Quel est le rôle principal de l’AMP ?
Denis Gallant : L’AMP a été créée pour faire suite à la recommandation principale de la commission Charbonneau et elle a un rôle de surveillance des contrats publics. On récupère de l’Autorité des marchés financiers le processus d’autorisation des entreprises qui traitent avec l’État. On reprend aussi le Registre des entreprises non admissibles aux contrats publics (RENA), géré par le Conseil du Trésor. Les entreprises qui se retrouvent sur cette liste ne peuvent même pas faire un contrat de 50 cennes avec le gouvernement! De plus, on va surveiller l’attribution des contrats publics pour s’assurer que les donneurs d’ouvrages respectent le cadre normatif.
Justement, c’est cet aspect de surveillance des contrats qui est nouveau ?
D.G. : Entre autres, oui. J’ai une équipe qui fera une veille des pratiques contractuelles et qui apportera de l’eau au moulin. Si on constate des irrégularités ou qu’on reçoit une plainte, on pourra mener une vérification auprès de l’organisme concerné et exiger qu’il nous transmette des renseignements et des documents. On a le pouvoir d’annuler des appels d’offres et de résilier des contrats. Mais comme l’AMP est une entité provinciale, on a un pouvoir coercitif seulement sur les ministères et organismes du gouvernement du Québec. Pour les organismes municipaux, on fera des recommandations. Il y aura quand même une certaine pression pour que les municipalités y donnent suite, car nos rapports seront publics.
Vous pouvez aussi examiner la gestion contractuelle d’un organisme sur une longue période ?
D.G. : Si on constate des manquements à répétition, oui. On va commencer par le ministère des Transports parce qu’il est désigné dans la Loi à cet effet. On a alors des pouvoirs de commissaires-enquêteurs. Par exemple, on peut demander d’approuver la composition des comités de sélection, déléguer un observateur au sein de ces comités ou encore convoquer certaines personnes.
Quelle nouveauté concerne les contrats de gré à gré ?
D.G. : Il faut maintenant publier un avis dans le Système électronique d’appels d’offres (SEAO) pour annoncer son intention d’attribuer un contrat de gré à gré. Si une entreprise pense être en mesure de faire le contrat, elle peut manifester son intérêt et le donneur d’ouvrage doit alors aller en appel d’offres.
Comment fonctionnera le système de traitement des plaintes ?
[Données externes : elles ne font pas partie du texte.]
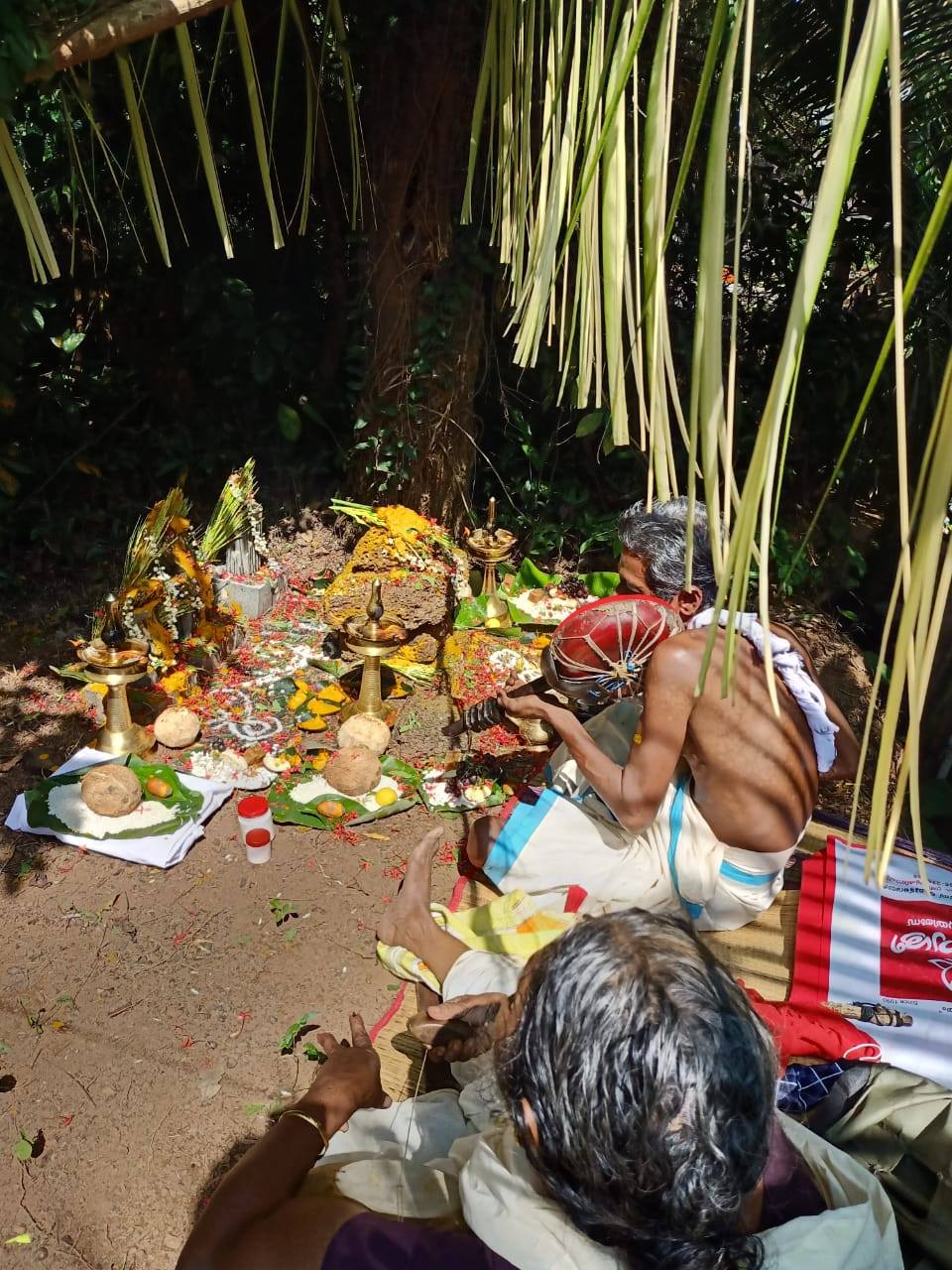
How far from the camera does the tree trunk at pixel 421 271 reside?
15.7 feet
D.G. : Par exemple, si une entreprise considère qu’elle est lésée parce que les conditions d’un appel d’offres sont trop restrictives et l’empêchent de faire une soumission, elle pourra porter plainte au donneur d’ouvrage. Si elle est insatisfaite de la réponse, elle pourra ensuite s’adresser à l’AMP. Pour ne pas bloquer les appels d’offres, les délais à respecter seront très courts. Le mécanisme de plaintes sera standardisé et s’appliquera à tous les organismes publics, y compris les municipalités. Tout se fera par Internet. Ce sera en vigueur à partir du 25 mai.
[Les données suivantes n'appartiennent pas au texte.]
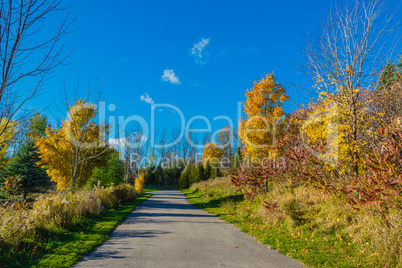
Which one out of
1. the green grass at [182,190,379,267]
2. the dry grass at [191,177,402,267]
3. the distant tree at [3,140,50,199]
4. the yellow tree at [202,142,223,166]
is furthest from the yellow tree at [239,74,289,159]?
the yellow tree at [202,142,223,166]

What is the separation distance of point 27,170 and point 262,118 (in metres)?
14.2

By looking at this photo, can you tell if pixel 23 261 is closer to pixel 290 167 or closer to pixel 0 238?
pixel 0 238

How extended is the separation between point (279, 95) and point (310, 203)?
8.02 meters

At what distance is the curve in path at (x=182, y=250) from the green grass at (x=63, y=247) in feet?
0.85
Qu’en est-il de la ligne de dénonciation ?
D.G. : C’est une ligne qui permettra aux gens de nous communiquer des renseignements sur des pratiques non conformes. Par exemple, un hôpital qui fractionne les contrats pour éviter de faire des appels d’offres. Pour protéger les lanceurs d’alerte, leur anonymat sera préservé.
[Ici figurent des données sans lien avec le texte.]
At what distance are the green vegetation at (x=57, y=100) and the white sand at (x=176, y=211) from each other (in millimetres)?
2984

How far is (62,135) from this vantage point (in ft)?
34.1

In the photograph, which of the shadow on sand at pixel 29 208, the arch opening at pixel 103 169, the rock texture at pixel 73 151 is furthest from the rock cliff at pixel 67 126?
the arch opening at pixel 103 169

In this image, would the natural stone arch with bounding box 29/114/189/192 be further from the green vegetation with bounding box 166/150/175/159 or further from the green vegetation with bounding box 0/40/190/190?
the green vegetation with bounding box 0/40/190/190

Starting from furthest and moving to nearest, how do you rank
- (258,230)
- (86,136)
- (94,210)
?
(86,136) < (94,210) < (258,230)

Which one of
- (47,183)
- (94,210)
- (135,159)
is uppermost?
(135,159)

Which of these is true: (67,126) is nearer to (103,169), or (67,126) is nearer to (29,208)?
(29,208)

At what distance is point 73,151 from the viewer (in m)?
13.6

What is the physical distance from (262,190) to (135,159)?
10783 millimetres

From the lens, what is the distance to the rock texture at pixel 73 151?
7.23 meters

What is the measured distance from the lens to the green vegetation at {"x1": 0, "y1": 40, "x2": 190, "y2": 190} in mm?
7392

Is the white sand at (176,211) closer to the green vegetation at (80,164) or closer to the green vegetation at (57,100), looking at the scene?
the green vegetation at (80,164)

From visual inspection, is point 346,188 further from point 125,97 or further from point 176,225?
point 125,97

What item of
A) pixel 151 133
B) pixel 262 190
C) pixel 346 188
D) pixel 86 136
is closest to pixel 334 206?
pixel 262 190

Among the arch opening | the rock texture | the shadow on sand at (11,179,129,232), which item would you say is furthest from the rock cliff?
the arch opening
Quelle sera votre priorité pour commencer ?
D.G. : Le 28 janvier, quand on prendra le relais en matière d’autorisation des entreprises, je veux que tout fonctionne, qu’il n’y ait pas d’interruption de service. De façon plus générale, je veux m’assurer qu’il n’y ait pas d’entreprises délinquantes qui passent au travers des mailles du filet. Et que seules les entreprises intègres puissent passer des contrats avec l’État.
Ré-édition de l’article initialement publié le 12 novembre 2018.